#### [SET OF TASKS]
• a. In the passage on the two briefs, what document is the Human Brief described as the successor to?
• b. Continue the passage on the two briefs from the point where it ends.

#### [PASSAGE]
★ ★ ★

Back Matter

Appendix A: The Two Briefs, Worked

The operating model said the brief becomes two documents. This appendix gives you both as templates you can adapt, and then fills each one in for a single agent so the pattern is concrete rather than abstract. The agent is the refund agent the book has followed throughout. The templates are the reusable part; the refund example is one instance, and your own will differ in every specific while keeping the same shape.

Read the two briefs and the first thing to notice is what they share. Both carry Channel 1, the agent and what it does, and Channel 2, the layer that supervises it. The dual brief is not a division of the two channels into two documents; that is the mistake. The division is by audience and purpose. The Human Brief is the executive document, the successor to the PRD: the business case, the go/no-go decision, the cost model, the strategic intent, and the boundaries, written as prose a room of people argues with before anyone builds. The Executable Brief is the build document, the successor to the epic: the experience, the behavior, and the governance, structured so it can do two jobs at once, drive a vibe-coded prototype this week and seed a detailed backlog. You do not put a break-even model in front of a coding agent, and you do not ask a finance partner to sign off on an eval set. So you write both, and you derive the second from the first.

★ ★ ★

[Saved entries]
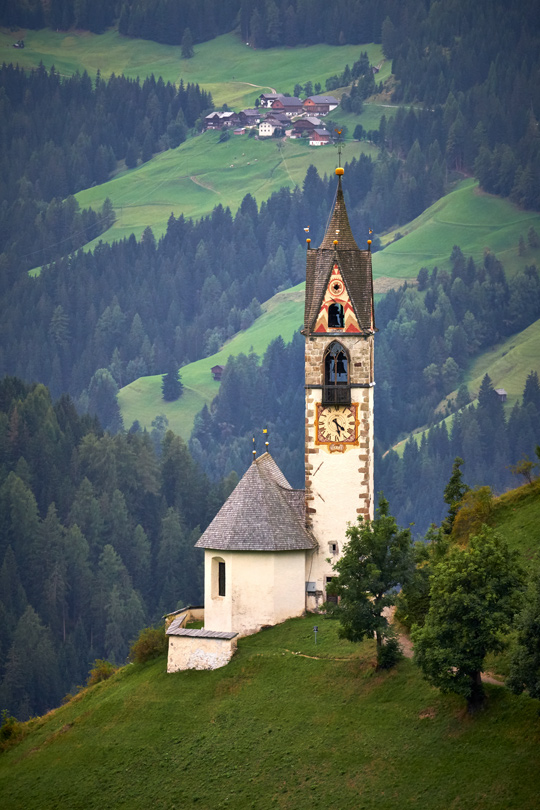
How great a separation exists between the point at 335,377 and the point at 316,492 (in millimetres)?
5829

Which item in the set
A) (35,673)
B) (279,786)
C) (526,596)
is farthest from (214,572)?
(35,673)

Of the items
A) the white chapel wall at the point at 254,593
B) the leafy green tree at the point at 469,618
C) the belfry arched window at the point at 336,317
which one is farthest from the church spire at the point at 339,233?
the leafy green tree at the point at 469,618

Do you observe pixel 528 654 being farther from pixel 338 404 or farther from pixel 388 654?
pixel 338 404

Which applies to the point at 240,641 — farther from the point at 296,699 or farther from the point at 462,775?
the point at 462,775

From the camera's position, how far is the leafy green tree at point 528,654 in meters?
58.7

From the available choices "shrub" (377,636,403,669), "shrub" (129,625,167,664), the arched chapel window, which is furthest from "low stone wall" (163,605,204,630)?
"shrub" (377,636,403,669)

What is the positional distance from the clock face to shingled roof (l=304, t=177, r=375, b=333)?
406 cm

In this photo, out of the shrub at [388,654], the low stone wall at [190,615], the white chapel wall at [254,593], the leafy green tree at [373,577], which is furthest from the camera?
the low stone wall at [190,615]

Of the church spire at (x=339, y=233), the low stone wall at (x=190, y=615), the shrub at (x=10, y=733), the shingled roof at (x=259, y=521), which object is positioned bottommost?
the shrub at (x=10, y=733)

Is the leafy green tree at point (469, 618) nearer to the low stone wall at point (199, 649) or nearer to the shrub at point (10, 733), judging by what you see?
the low stone wall at point (199, 649)

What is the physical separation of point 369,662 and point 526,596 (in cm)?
1363

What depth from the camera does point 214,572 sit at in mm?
83688

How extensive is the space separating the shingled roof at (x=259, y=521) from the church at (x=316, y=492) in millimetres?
49

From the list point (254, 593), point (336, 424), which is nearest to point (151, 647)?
point (254, 593)
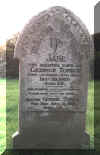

★ ★ ★

#### [RESULTS FOR THE EXERCISE]
• a. The PRD.

• b.
Watch for the supervisory layer in both. In the Human Brief it appears as a decision a room has to make: where the boundary sits, what it costs to fund the oversight properly, who is accountable. In the Executable Brief it appears as buildable requirements: the autonomy boundary, the approval experience, the audit surface, the eval set, rendered as things an engineer and a coding agent will construct. That is the whole thesis in one artifact. The supervision gets built because it was written into the spec, not assumed into the backlog.

Brief 1: The Human (Executive) Brief

Audience: the executive sponsor, finance, engineering, design, the domain expert. Purpose: to decide whether to build, where the boundaries sit, and whether the economics work, before anyone writes code. This is the document you argue with.

Template

A Human Brief should contain, in prose a room can debate:

The problem and the opportunity. What is costing money or going wrong today, and what the agent would change.
What we are building, and what we are deliberately not. The intended behavior in plain terms, and the adjacent thing it must not become.
The cases that decide whether it is worth building. The hard cases the agent must handle well, not the easy ones that were never the problem.
The business case and the go/no-go. The suitability tests, the cost model with real numbers, and an explicit decision gate.
Where the boundary sits, and why. The autonomy limit and the escalation triggers, stated as a deliberate choice with its risk named.
Accountability and how we will know. Who owns a wrong outcome, and the instruments that will tell us the agent is drifting.
What success looks like, and what it does not. The real definition of done, written to exclude the seductive wrong metric.
The open questions the room still owes. The business decisions not yet made, each flagged in the open rather than assumed.

Worked example: the refund agent

The problem and the opportunity. Refund requests are a high-volume, low-margin support cost. Most are simple: a defective item inside the return window, a customer plainly owed their money. A human reading these adds latency and cost and rarely changes the outcome. The opportunity is to resolve the clear cases at machine speed and reserve human attention for the cases that need judgment. The risk is that “resolve refunds automatically” quietly becomes “approve refunds the company should have questioned,” invisible until it shows up in the margin or the fraud report.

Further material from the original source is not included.